-- TEXT PASSAGE follows --

Ruth Hyde Paine (born September 3, 1932) was a friend of Marina Oswald, who was living with her at the time of the JFK assassination. According to four government investigations, Lee Harvey Oswald stored the 6.5 mm caliber Carcano rifle that he used to assassinate U.S. President John F. Kennedy in Ruth Paine's garage, unbeknownst to her and her husband, Michael Paine.

Ruth Paine answered more than 5,000 questions for the Warren Commission.  There were over 500 witnesses for the Warren Commission, and the average number of questions asked for each witness was less than 300.  Furthermore, Ruth Paine has given more interviews than any other Warren Commission witness, always consistent with her Warren Commission testimony.

Background 
Paine was born Ruth Avery Hyde in New York City, to her parents, William A. and Carol E. Hyde. She went to Antioch College and became a Quaker. Through her interest in folk dancing and music she met her future husband Michael Paine. Though strictly speaking not a Quaker, Michael attended meetings with Ruth. They married on December 28, 1957.

In 1959 Michael Paine got a job with Bell Helicopter in Fort Worth, Texas and the Paines moved into a house in the suburb of Irving (Michael Paine's step-father, Arthur M. Young, invented the Bell Helicopter). As liberals in Dallas, the Paines were isolated, and Ruth Paine was quite lonely.

Ruth Paine had been studying Russian since 1957. In the late 1950s she participated in Quaker pen pal programs and the East-West Contact Committee, which sponsored visits by three Soviets to the US. In 1963 she signed up to teach a summer class in Russian at St. Mark's School in Dallas, but only one student signed up (William Hootkins, who became an actor and had a minor role in the movie Star Wars as X-wing pilot Jek Porkins).

Ruth Paine met the Oswalds through her interest in the Russian language.  She had learned to read Russian, but she had difficulty with conversational Russian.  Also, she and Michael Paine were separated at this time.  A mutual friend from their Madrigal singing group, Everett Glover, invited her to a party at his apartment on February 22, 1963, because he thought she would be interested in meeting two interesting people who spoke Russian.

The attendance of the couple, Lee and Marina Oswald, was arranged by Oswald's friend, 51-year-old Russian émigré George de Mohrenschildt, a well-educated petroleum geologist with intelligence connections.

John F. Kennedy assassination

Involvement with Oswald family
Ruth Paine drove Marina Oswald to New Orleans when the Oswalds moved there in May 1963 and back to Dallas when they moved again in September 1963. When the Oswalds resettled in the Dallas area, Marina and her child with Lee, June, moved in with Ruth Paine in the suburb of Irving, Texas while Lee stayed in a boarding house under the name O.H. Lee.  The second Oswald child was born after Marina moved in. Marina helped with the housework and Ruth's Russian studies while Lee visited on weekends. Michael and Ruth had long been separated, but remained on good terms.  Michael was a frequent visitor and cared for his children deeply. At the suggestion of a neighbor, Linnie Mae Randle, Ruth Paine told Lee Oswald about a job opportunity at the Texas School Book Depository.

-- TEXT PASSAGE concluded --
-- DATASET EXCERPTS follows --

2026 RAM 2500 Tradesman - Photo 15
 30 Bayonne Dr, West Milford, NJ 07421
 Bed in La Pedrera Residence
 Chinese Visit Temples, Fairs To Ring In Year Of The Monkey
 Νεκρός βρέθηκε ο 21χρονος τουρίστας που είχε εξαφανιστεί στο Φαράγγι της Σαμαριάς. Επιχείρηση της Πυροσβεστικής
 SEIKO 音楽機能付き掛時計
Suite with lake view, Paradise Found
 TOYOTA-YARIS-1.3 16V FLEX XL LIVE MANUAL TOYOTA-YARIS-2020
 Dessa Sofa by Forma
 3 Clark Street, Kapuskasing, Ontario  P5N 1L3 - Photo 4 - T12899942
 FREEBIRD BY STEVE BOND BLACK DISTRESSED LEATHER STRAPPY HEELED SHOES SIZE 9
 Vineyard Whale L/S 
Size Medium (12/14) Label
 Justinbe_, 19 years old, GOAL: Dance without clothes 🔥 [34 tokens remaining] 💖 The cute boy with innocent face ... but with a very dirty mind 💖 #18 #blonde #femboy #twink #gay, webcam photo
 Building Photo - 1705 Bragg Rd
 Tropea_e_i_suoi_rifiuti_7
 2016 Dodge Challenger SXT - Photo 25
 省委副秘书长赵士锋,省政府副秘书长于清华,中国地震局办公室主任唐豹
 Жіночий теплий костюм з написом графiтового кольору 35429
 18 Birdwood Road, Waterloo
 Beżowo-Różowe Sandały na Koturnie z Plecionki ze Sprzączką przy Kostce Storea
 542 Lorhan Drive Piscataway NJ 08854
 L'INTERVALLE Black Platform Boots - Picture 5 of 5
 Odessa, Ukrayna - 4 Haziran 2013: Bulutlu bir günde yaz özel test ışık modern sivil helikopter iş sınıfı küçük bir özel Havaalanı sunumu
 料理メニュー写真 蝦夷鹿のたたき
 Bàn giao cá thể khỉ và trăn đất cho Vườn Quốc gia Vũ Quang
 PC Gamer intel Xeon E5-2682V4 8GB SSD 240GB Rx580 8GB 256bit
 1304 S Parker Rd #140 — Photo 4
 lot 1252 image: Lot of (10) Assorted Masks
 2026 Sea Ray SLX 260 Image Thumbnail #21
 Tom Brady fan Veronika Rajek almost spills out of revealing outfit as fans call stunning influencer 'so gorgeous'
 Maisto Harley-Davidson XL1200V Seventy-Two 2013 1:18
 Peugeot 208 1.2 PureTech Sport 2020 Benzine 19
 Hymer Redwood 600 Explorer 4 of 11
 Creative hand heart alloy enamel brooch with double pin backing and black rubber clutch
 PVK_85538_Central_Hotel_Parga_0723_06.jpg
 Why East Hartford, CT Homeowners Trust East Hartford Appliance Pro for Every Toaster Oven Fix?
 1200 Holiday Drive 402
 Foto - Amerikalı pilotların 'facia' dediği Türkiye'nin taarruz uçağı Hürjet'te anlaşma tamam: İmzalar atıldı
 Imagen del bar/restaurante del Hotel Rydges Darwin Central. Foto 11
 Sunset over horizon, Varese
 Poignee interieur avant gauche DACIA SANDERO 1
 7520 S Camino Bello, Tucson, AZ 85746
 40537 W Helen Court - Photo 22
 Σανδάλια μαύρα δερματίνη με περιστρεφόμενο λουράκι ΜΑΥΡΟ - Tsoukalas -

-- DATASET EXCERPTS concluded --

• [EXERCISE DETAILS]: Please answer from the Ruth Paine article: where did Lee Oswald stay while Marina and June lived with Ruth Paine in Irving, and under what name?

• [EXERCISE SOLUTION]: He stayed in a boarding house under the name O.H. Lee.